> [Exercise objective]: Set down every entry once more, character for character.

> [Record excerpts]:

☆ ☆ ☆

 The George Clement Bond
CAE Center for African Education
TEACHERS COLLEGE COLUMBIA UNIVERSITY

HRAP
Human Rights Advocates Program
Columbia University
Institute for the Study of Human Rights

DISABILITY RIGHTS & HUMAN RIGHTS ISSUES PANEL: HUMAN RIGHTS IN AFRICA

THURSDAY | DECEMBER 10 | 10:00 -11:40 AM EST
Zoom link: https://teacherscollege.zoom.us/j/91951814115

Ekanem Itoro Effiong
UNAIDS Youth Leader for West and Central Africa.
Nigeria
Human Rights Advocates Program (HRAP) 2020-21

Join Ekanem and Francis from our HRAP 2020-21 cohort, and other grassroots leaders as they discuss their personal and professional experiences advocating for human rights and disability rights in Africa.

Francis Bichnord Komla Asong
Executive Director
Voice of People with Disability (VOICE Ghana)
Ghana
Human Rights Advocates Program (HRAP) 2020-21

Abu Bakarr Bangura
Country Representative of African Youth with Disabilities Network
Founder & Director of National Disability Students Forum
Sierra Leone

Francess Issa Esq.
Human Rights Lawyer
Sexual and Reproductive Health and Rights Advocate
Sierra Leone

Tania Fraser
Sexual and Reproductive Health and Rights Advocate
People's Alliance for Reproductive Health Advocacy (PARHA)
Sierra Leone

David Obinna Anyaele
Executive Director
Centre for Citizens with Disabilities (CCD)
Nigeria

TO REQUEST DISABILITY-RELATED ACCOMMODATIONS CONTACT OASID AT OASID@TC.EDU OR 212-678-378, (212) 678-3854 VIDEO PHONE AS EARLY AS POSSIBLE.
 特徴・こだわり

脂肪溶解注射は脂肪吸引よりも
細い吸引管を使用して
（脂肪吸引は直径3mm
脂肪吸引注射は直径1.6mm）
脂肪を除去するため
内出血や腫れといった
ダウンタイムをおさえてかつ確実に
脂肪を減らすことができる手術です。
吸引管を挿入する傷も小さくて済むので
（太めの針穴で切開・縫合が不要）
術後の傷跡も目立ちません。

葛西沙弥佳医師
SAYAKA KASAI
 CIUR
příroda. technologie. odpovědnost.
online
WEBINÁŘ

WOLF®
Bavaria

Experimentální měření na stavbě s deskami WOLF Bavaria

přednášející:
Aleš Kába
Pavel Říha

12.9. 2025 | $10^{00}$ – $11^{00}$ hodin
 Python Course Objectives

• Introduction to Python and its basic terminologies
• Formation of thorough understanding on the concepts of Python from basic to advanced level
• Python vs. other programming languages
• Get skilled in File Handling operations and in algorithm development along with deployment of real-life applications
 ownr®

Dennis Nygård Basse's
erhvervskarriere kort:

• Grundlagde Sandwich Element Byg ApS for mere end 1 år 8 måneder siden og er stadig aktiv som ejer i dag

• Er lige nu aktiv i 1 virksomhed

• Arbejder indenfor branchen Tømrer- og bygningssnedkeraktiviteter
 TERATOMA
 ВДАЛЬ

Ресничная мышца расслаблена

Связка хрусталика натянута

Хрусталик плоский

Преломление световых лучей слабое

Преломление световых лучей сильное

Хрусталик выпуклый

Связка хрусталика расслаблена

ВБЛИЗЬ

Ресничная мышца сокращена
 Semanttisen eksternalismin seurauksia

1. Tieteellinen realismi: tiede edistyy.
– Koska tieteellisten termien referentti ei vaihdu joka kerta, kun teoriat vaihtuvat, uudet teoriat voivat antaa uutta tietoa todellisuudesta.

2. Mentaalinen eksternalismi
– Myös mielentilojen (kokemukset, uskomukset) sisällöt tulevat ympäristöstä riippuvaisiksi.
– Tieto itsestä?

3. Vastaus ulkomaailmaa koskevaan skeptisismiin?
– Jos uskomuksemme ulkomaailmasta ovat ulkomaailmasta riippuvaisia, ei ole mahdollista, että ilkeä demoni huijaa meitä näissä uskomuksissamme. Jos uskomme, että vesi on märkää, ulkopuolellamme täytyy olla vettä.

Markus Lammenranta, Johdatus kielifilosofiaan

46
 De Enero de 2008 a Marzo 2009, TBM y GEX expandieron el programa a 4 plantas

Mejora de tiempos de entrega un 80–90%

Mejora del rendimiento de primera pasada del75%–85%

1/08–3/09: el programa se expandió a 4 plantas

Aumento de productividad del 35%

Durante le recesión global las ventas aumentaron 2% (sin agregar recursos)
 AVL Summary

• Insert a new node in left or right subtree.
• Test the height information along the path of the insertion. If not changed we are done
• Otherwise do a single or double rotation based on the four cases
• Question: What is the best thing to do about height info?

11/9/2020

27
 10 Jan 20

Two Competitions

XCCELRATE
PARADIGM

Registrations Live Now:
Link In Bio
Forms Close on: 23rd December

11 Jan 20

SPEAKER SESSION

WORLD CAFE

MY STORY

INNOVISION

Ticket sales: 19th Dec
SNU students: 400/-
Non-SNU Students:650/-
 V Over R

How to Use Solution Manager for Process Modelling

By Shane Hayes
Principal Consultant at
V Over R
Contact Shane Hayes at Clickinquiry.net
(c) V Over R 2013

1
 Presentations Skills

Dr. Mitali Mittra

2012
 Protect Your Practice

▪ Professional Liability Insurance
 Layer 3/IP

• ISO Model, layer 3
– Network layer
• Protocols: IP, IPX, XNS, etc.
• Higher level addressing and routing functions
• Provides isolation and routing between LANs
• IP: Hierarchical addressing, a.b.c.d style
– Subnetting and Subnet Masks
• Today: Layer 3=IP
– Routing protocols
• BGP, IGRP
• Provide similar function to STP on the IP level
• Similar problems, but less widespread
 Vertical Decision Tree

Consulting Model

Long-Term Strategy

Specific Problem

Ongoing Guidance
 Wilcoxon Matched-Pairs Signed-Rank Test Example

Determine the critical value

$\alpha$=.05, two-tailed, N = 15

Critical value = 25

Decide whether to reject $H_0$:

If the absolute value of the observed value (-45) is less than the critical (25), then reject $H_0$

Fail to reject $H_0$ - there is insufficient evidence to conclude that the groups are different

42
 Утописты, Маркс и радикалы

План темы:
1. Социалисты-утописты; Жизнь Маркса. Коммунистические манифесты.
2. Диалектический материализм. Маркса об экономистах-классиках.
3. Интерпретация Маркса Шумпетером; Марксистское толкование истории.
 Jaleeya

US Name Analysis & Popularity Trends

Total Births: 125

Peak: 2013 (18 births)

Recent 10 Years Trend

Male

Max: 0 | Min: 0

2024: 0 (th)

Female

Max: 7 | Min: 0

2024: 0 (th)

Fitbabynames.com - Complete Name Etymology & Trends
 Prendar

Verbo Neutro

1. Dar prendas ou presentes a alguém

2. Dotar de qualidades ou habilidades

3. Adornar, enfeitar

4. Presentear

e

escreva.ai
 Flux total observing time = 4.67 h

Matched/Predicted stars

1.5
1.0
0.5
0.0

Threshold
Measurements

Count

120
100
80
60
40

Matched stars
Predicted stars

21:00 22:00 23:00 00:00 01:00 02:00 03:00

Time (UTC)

☆ ☆ ☆

> [Response area]:
 The George Clement Bond
CAE Center for African Education
TEACHERS COLLEGE COLUMBIA UNIVERSITY

HRAP
Human Rights Advocates Program
Columbia University
Institute for the Study of Human Rights

DISABILITY RIGHTS & HUMAN RIGHTS ISSUES PANEL: HUMAN RIGHTS IN AFRICA

THURSDAY | DECEMBER 10 | 10:00 -11:40 AM EST
Zoom link: https://teacherscollege.zoom.us/j/91951814115

Ekanem Itoro Effiong
UNAIDS Youth Leader for West and Central Africa.
Nigeria
Human Rights Advocates Program (HRAP) 2020-21

Join Ekanem and Francis from our HRAP 2020-21 cohort, and other grassroots leaders as they discuss their personal and professional experiences advocating for human rights and disability rights in Africa.

Francis Bichnord Komla Asong
Executive Director
Voice of People with Disability (VOICE Ghana)
Ghana
Human Rights Advocates Program (HRAP) 2020-21

Abu Bakarr Bangura
Country Representative of African Youth with Disabilities Network
Founder & Director of National Disability Students Forum
Sierra Leone

Francess Issa Esq.
Human Rights Lawyer
Sexual and Reproductive Health and Rights Advocate
Sierra Leone

Tania Fraser
Sexual and Reproductive Health and Rights Advocate
People's Alliance for Reproductive Health Advocacy (PARHA)
Sierra Leone

David Obinna Anyaele
Executive Director
Centre for Citizens with Disabilities (CCD)
Nigeria

TO REQUEST DISABILITY-RELATED ACCOMMODATIONS CONTACT OASID AT OASID@TC.EDU OR 212-678-378, (212) 678-3854 VIDEO PHONE AS EARLY AS POSSIBLE.
 特徴・こだわり

脂肪溶解注射は脂肪吸引よりも
細い吸引管を使用して
（脂肪吸引は直径3mm
脂肪吸引注射は直径1.6mm）
脂肪を除去するため
内出血や腫れといった
ダウンタイムをおさえてかつ確実に
脂肪を減らすことができる手術です。
吸引管を挿入する傷も小さくて済むので
（太めの針穴で切開・縫合が不要）
術後の傷跡も目立ちません。

葛西沙弥佳医師
SAYAKA KASAI
 CIUR
příroda. technologie. odpovědnost.
online
WEBINÁŘ

WOLF®
Bavaria

Experimentální měření na stavbě s deskami WOLF Bavaria

přednášející:
Aleš Kába
Pavel Říha

12.9. 2025 | $10^{00}$ – $11^{00}$ hodin
 Python Course Objectives

• Introduction to Python and its basic terminologies
• Formation of thorough understanding on the concepts of Python from basic to advanced level
• Python vs. other programming languages
• Get skilled in File Handling operations and in algorithm development along with deployment of real-life applications
 ownr®

Dennis Nygård Basse's
erhvervskarriere kort:

• Grundlagde Sandwich Element Byg ApS for mere end 1 år 8 måneder siden og er stadig aktiv som ejer i dag

• Er lige nu aktiv i 1 virksomhed

• Arbejder indenfor branchen Tømrer- og bygningssnedkeraktiviteter
 TERATOMA
 ВДАЛЬ

Ресничная мышца расслаблена

Связка хрусталика натянута

Хрусталик плоский

Преломление световых лучей слабое

Преломление световых лучей сильное

Хрусталик выпуклый

Связка хрусталика расслаблена

ВБЛИЗЬ

Ресничная мышца сокращена
 Semanttisen eksternalismin seurauksia

1. Tieteellinen realismi: tiede edistyy.
– Koska tieteellisten termien referentti ei vaihdu joka kerta, kun teoriat vaihtuvat, uudet teoriat voivat antaa uutta tietoa todellisuudesta.

2. Mentaalinen eksternalismi
– Myös mielentilojen (kokemukset, uskomukset) sisällöt tulevat ympäristöstä riippuvaisiksi.
– Tieto itsestä?

3. Vastaus ulkomaailmaa koskevaan skeptisismiin?
– Jos uskomuksemme ulkomaailmasta ovat ulkomaailmasta riippuvaisia, ei ole mahdollista, että ilkeä demoni huijaa meitä näissä uskomuksissamme. Jos uskomme, että vesi on märkää, ulkopuolellamme täytyy olla vettä.

Markus Lammenranta, Johdatus kielifilosofiaan

46
 De Enero de 2008 a Marzo 2009, TBM y GEX expandieron el programa a 4 plantas

Mejora de tiempos de entrega un 80–90%

Mejora del rendimiento de primera pasada del75%–85%

1/08–3/09: el programa se expandió a 4 plantas

Aumento de productividad del 35%

Durante le recesión global las ventas aumentaron 2% (sin agregar recursos)
 AVL Summary

• Insert a new node in left or right subtree.
• Test the height information along the path of the insertion. If not changed we are done
• Otherwise do a single or double rotation based on the four cases
• Question: What is the best thing to do about height info?

11/9/2020

27
 10 Jan 20

Two Competitions

XCCELRATE
PARADIGM

Registrations Live Now:
Link In Bio
Forms Close on: 23rd December

11 Jan 20

SPEAKER SESSION

WORLD CAFE

MY STORY

INNOVISION

Ticket sales: 19th Dec
SNU students: 400/-
Non-SNU Students:650/-
 V Over R

How to Use Solution Manager for Process Modelling

By Shane Hayes
Principal Consultant at
V Over R
Contact Shane Hayes at Clickinquiry.net
(c) V Over R 2013

1
 Presentations Skills

Dr. Mitali Mittra

2012
 Protect Your Practice

▪ Professional Liability Insurance
 Layer 3/IP

• ISO Model, layer 3
– Network layer
• Protocols: IP, IPX, XNS, etc.
• Higher level addressing and routing functions
• Provides isolation and routing between LANs
• IP: Hierarchical addressing, a.b.c.d style
– Subnetting and Subnet Masks
• Today: Layer 3=IP
– Routing protocols
• BGP, IGRP
• Provide similar function to STP on the IP level
• Similar problems, but less widespread
 Vertical Decision Tree

Consulting Model

Long-Term Strategy

Specific Problem

Ongoing Guidance
 Wilcoxon Matched-Pairs Signed-Rank Test Example

Determine the critical value

$\alpha$=.05, two-tailed, N = 15

Critical value = 25

Decide whether to reject $H_0$:

If the absolute value of the observed value (-45) is less than the critical (25), then reject $H_0$

Fail to reject $H_0$ - there is insufficient evidence to conclude that the groups are different

42
 Утописты, Маркс и радикалы

План темы:
1. Социалисты-утописты; Жизнь Маркса. Коммунистические манифесты.
2. Диалектический материализм. Маркса об экономистах-классиках.
3. Интерпретация Маркса Шумпетером; Марксистское толкование истории.
 Jaleeya

US Name Analysis & Popularity Trends

Total Births: 125

Peak: 2013 (18 births)

Recent 10 Years Trend

Male

Max: 0 | Min: 0

2024: 0 (th)

Female

Max: 7 | Min: 0

2024: 0 (th)

Fitbabynames.com - Complete Name Etymology & Trends
 Prendar

Verbo Neutro

1. Dar prendas ou presentes a alguém

2. Dotar de qualidades ou habilidades

3. Adornar, enfeitar

4. Presentear

e

escreva.ai
 Flux total observing time = 4.67 h

Matched/Predicted stars

1.5
1.0
0.5
0.0

Threshold
Measurements

Count

120
100
80
60
40

Matched stars
Predicted stars

21:00 22:00 23:00 00:00 01:00 02:00 03:00

Time (UTC)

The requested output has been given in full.